+++ DOCUMENT EXCERPT +++

We included observational studies with case–control and cross-sectional designs that described the association of HS and MS. The studies could be either prospective or retrospective, and the language of publication could be either English or Spanish. Searches encompassed the time from inception of the databases until January 2016.

Study participants could be either children or adults with HS. Control patients did not have HS. Both sexes were included. The studies had to assess the prevalence or incidence of MS, as defined by any of the following groups: the World Health Organization,11 the National Cholesterol Education Program Adult Treatment Panel III (ATP-III),12 the International Diabetes Federation,13 and the Joint Scientific Statement (of the American Heart Association among others).14 Each definition includes several clinical criteria based on physical examination as well as laboratory findings or patient-reported information in both the HS and control populations.

After making a concerted attempt to contact the authors of articles with missing information, we discarded any studies that still lacked crude or adjusted OR data. If studies included overlapping data, only the one with the larger number of cases was retained.

Searches were done in the following databases: MEDLINE, SCOPUS, SCIELO, Google Scholar, Science Direct, and LILACS. A search strategy appropriate for each database was used. We used Medical Subject Headings and the following free-text terms hidradenitis suppurativa (Spanish, hidradenitis supurativa) and metabolic syndrome (síndrome metabólico). (See online supplementary material, Appendix.) We also hand searched journals for relevant articles mentioned in reference lists.

+++

▶ _PROBLEMS TO SOLVE_:
1. Do these statements agree with the review methods text above? Answer yes or no for each, and quote the words from the text that decide it.
(a) Studies published in French were eligible.
(b) Control patients did not have HS.
(c) When studies had overlapping data, the one with more cases was kept.
2. Write the next part of the review methods text above, picking up after its final sentence.

+++ LISTED RECORDS +++

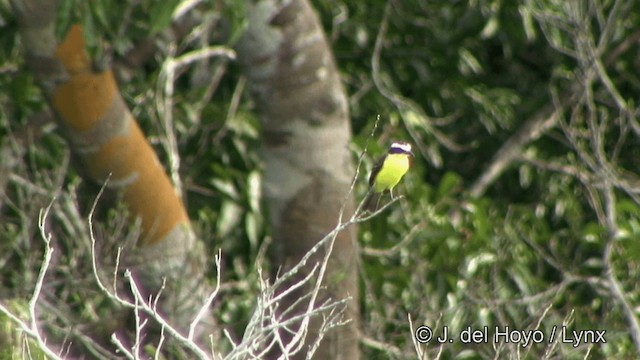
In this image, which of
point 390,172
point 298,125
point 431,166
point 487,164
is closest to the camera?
point 390,172

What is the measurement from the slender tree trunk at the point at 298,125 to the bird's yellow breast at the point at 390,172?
1029 mm

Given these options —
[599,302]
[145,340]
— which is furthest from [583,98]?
[145,340]

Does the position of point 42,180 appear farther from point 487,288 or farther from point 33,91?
point 487,288

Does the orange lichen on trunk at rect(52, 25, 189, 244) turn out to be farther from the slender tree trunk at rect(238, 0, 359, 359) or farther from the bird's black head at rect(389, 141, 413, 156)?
the bird's black head at rect(389, 141, 413, 156)

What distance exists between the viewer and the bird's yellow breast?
151 inches

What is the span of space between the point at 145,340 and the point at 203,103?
145cm

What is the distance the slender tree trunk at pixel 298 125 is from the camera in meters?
4.84

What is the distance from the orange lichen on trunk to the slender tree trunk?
0.44 metres

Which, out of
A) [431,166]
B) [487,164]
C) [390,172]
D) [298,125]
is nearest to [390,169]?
[390,172]

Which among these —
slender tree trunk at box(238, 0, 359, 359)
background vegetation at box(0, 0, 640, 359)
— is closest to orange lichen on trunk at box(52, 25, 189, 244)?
background vegetation at box(0, 0, 640, 359)

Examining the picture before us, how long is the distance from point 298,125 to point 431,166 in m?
2.60

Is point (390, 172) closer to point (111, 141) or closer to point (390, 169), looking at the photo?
point (390, 169)

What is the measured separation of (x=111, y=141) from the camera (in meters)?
4.91

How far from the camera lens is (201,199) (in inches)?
254
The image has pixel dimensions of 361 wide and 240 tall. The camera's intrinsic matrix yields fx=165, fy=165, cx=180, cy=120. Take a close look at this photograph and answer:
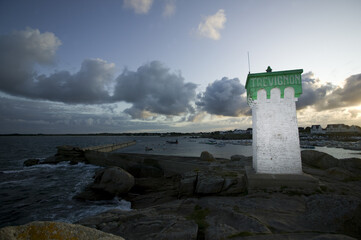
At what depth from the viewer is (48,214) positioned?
1110 cm

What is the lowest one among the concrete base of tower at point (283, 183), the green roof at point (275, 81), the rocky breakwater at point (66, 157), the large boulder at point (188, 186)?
the rocky breakwater at point (66, 157)

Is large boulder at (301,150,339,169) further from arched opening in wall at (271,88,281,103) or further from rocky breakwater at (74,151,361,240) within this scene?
arched opening in wall at (271,88,281,103)

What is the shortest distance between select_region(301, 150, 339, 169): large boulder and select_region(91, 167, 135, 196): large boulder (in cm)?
1663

+++

▶ _ANSWERS TO THE PROBLEMS_:
1.
(a) No: "the language of publication could be either English or Spanish."
(b) Yes: "Control patients did not have HS."
(c) Yes: "If studies included overlapping data, only the one with the larger number of cases was retained."

2.
Two researchers (M.J.M.R.-Z. and H.A.G.-P.) independently read titles and abstracts to assess each study's relevance. The selection criteria were then applied to full texts before articles were finally included. Any disagreement between the readers was resolved by consulting the third author (A.G.O.-L.). The 2 readers then extracted data independently, filling in a standardized questionnaire. Both checked all entries and revised the data sheets at least twice to ensure completeness and accuracy. The following information was extracted: author, year of publication, country/geographic location, study design, number and type of patient; mean age, prevalence or incidence of MS in HS and control groups; and crude and adjusted ORs.

All the included studies applied the ATP-III criteria to define MS.12 Thus, MS was diagnosed when a patient had at least 3 of the following conditions1: fasting glucose levels of 100mg/dL (or under treatment to lower blood sugar levels),2 blood pressure of at least 130/85mmHg (or on antihypertensive treatment),3 triglyceride concentration of 150mg/dL or more (or on treatment),4 high density lipoprotein cholesterol <40mg/dL in men or <50mg/dL in women (or on treatment),5 or a waist circumference over 102cm in men or 88cm in women.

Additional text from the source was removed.